Like trying to sweep away a tide with a broom, you can never get it clean.

Why do I say that "bonuses should be awarded to those who can come up with strategies"?

I often say something that really hits home:

The person who executes the plan is important, but the person who proposes the key strategies is even more important.

A well-chosen strategy can lead to months of growth.

An overtime shift can only maintain progress for a few hours.

Therefore, the company needs to have a rule:

For strategies that lead to business breakthroughs, a bonus of 2 will be awarded as follows:

The person who proposed the strategy – 15,000

The people who execute the strategy – 5000

Someone asked me, "Is this fair?"

I said it was perfectly fair.

Because strategy is about looking at the present from the perspective of the future.

Execution means looking to the future from the present.

Value is never the same.

Does a company with only 6 people still need a structure? Of course.

Many bosses believe:

Fewer people = no structure

Structure = Large Company Patents

This idea has really ruined too many people.

Even if your company only has 6 people, it must have a basic structure:

One person handles the strategy and direction. Another person manages the timing and personnel. The others execute the plan.

Why divide it this way?

Without direction, everyone is just blindly stumbling around. Without rhythm, execution lacks focus. Without structure, efficiency will never improve.

Small companies need structure even more because they can't afford to make mistakes.

You must train the team's central nervous system from a young age— Focus on strategy, not tasks.
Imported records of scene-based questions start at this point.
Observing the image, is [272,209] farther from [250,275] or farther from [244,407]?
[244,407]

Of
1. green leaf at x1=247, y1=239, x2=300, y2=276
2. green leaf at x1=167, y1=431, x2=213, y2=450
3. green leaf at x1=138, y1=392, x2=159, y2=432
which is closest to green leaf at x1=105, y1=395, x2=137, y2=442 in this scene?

This is the underlying logic from 1 to 10, and from 10 to 100.

The true underlying logic of e-commerce is not about human effort, but about choosing the right strategy.

There are so many hardworking employees in this industry.

There are also many teams that work incredibly hard.

But the teams that choose the right direction will always be the ones that win.

If you're heading in the wrong direction, no matter how hard you try, you'll only see negative growth.

How far you can go does not depend on how hard your employees work.

It depends on the boss's strategic choices.

This is the most easily overlooked, yet most crucial, ironclad rule in the e-commerce industry.

Conclusion: Strategic thinking is the only moat for e-commerce companies.

Many companies fail not because the market is too difficult.

It's because the boss only uses "hard work" to explain everything.

In reality, companies that are at the forefront rely on more advanced capabilities:

  1. Identify key variables.
  2. Find growth levers.
  3. Build a strategy system.
  4. Let the team spend their time on the most valuable things.

This is the ceiling of an industry, and also the limit of how high a company can fly.

What truly drives a company's growth is not the exhaustion of working overtime, but rather precise and effective strategic approaches.

When a boss can truly understand this logic, he has already overcome the growth barriers that ordinary e-commerce companies cannot break through.

In short, in a nutshell:The e-commerce industry is inherently strategy-intensive, not labor-intensive.

Profits are not built by employees working overtime, but by breakthroughs in key strategies.

Employees being busy does not equate to company progress.

To make a team truly efficient, you must:

  1. Focus on key strategies.
  2. Establish the basic structure.
  3. Reward those who propose growth ideas.
  4. Reduce meaningless labor.
  5. Focusing on direction is more important than effort.

When bosses are willing to shift from "monitoring people" to "monitoring strategies," the company's growth can truly begin.

If you are an e-commerce business owner, now is the best time to reshape your company's growth logic.